SHORT TASK —
Render the lines below, from the one containing "Is (270,343) closer" through the one containing "17394 millimetres", as a Markdown table with the columns Number and Line. Number each line and leave out blank lines.

THE INPUT —
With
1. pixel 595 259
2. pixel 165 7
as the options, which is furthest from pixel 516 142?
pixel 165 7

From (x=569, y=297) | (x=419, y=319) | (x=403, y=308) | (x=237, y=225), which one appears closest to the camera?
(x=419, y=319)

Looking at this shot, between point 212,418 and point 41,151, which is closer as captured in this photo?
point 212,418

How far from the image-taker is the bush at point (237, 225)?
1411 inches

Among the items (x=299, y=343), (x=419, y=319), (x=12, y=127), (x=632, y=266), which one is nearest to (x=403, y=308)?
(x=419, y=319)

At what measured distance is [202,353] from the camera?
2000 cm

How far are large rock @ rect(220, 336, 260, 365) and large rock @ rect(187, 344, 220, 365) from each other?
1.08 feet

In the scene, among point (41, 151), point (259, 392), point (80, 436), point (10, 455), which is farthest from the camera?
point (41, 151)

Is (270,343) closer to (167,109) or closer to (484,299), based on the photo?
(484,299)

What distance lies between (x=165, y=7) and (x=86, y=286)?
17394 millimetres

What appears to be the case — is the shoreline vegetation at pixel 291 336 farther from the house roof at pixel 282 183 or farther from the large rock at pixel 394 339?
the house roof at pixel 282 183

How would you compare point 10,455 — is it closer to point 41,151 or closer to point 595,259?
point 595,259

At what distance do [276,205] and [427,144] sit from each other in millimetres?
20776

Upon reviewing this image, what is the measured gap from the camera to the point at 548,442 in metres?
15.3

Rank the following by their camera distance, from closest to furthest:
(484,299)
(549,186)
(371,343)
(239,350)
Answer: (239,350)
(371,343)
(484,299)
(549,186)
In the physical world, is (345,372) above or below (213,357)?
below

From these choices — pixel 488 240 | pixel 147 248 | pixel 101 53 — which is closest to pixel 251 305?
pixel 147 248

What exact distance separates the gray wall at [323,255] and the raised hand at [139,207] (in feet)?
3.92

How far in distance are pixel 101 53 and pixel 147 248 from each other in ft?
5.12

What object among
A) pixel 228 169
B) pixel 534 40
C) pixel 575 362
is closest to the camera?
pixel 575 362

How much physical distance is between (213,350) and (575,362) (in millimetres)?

SOLUTION BELOW —
| Number | Line |
|---|---|
| 1 | Is (270,343) closer to (167,109) or closer to (484,299), based on the photo? |
| 2 | (484,299) |
| 3 | What distance lies between (x=165, y=7) and (x=86, y=286)? |
| 4 | 17394 millimetres |